### Excerpts from a spatial dataset

------------------------

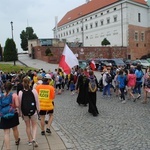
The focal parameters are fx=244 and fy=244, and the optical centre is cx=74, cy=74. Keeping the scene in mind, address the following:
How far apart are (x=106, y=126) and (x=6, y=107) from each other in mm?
3661

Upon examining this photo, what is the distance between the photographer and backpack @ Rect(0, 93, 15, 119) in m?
6.04

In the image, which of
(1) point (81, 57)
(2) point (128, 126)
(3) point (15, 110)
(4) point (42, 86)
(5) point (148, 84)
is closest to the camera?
(3) point (15, 110)

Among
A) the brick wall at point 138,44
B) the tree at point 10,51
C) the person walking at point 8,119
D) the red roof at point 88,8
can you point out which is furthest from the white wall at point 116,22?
the person walking at point 8,119

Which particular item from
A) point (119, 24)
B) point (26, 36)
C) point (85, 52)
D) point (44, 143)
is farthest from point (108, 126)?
point (26, 36)

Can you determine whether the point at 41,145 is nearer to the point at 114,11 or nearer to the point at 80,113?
the point at 80,113

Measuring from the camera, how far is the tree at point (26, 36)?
91.4m

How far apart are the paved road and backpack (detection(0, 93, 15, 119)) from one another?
173 centimetres

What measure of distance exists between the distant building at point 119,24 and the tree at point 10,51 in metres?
26.3

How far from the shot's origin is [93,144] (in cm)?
658

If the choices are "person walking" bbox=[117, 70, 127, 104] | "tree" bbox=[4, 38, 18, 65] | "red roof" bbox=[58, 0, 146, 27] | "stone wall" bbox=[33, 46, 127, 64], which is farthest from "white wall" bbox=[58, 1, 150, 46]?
"person walking" bbox=[117, 70, 127, 104]

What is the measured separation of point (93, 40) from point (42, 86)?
6199 cm

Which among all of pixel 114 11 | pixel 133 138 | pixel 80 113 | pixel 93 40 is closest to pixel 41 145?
pixel 133 138

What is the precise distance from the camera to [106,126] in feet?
27.2

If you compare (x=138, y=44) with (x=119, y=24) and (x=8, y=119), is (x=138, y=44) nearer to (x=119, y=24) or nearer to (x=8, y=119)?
(x=119, y=24)
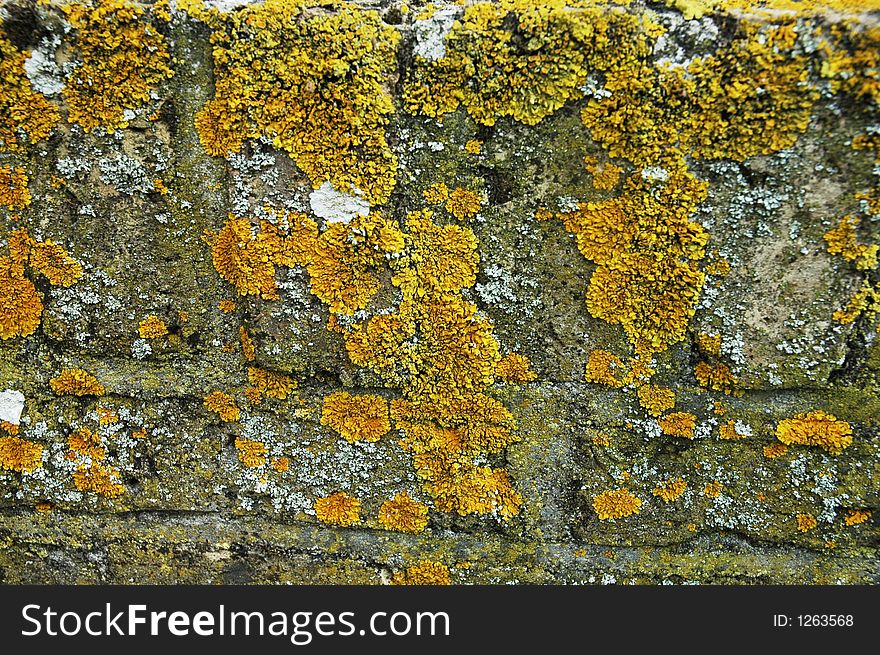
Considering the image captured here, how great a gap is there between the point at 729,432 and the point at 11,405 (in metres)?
1.39

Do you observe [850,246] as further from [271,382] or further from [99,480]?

------------------------

### REQUEST
Transcribe the records above exactly, omitting every picture they contain.

### RESPONSE
The focal parameters are fx=244 and fy=244, and the optical centre is cx=74, cy=74. Keeping the scene in mind, address the following:
How far apart are (x=106, y=126) and (x=6, y=107) from each other in mm?
3661

Upon examining this photo, what is the distance between the photographer and backpack @ Rect(0, 93, 15, 119) in m?
6.04

In the image, which of
(1) point (81, 57)
(2) point (128, 126)
(3) point (15, 110)
(4) point (42, 86)
(5) point (148, 84)
is closest to the camera?
(3) point (15, 110)

Among
A) the brick wall at point 138,44
B) the tree at point 10,51
C) the person walking at point 8,119
D) the red roof at point 88,8
can you point out which is furthest from the white wall at point 116,22?
the person walking at point 8,119

Which particular item from
A) point (119, 24)
B) point (26, 36)
C) point (85, 52)
D) point (44, 143)
is farthest from point (108, 126)?
point (26, 36)

Can you determine whether the point at 41,145 is nearer to the point at 114,11 or nearer to the point at 80,113?
the point at 80,113

Measuring from the camera, how far is the tree at point (26, 36)?
91.4m

How far apart are the paved road and backpack (detection(0, 93, 15, 119)) from one another?
173 centimetres

What measure of distance exists between the distant building at point 119,24 and the tree at point 10,51 in metres?
26.3

How far from the shot's origin is [93,144] (in cm)?
658

If the choices are "person walking" bbox=[117, 70, 127, 104] | "tree" bbox=[4, 38, 18, 65] | "red roof" bbox=[58, 0, 146, 27] | "stone wall" bbox=[33, 46, 127, 64], which is farthest from "white wall" bbox=[58, 1, 150, 46]?
"person walking" bbox=[117, 70, 127, 104]

What is the measured separation of point (93, 40) from point (42, 86)?
6199 cm

Which among all of pixel 114 11 | pixel 133 138 | pixel 80 113 | pixel 93 40 is closest to pixel 41 145?
pixel 133 138

What is the precise distance from the camera to [106,126] in feet?
27.2

If you compare (x=138, y=44) with (x=119, y=24) and (x=8, y=119), is (x=138, y=44) nearer to (x=119, y=24) or nearer to (x=8, y=119)?
(x=119, y=24)
Considering the image captured here, how great a gap is there between the point at 729,432 and the point at 11,405 (in metres)?
1.39

Do you observe [850,246] as further from [271,382] or further from [99,480]?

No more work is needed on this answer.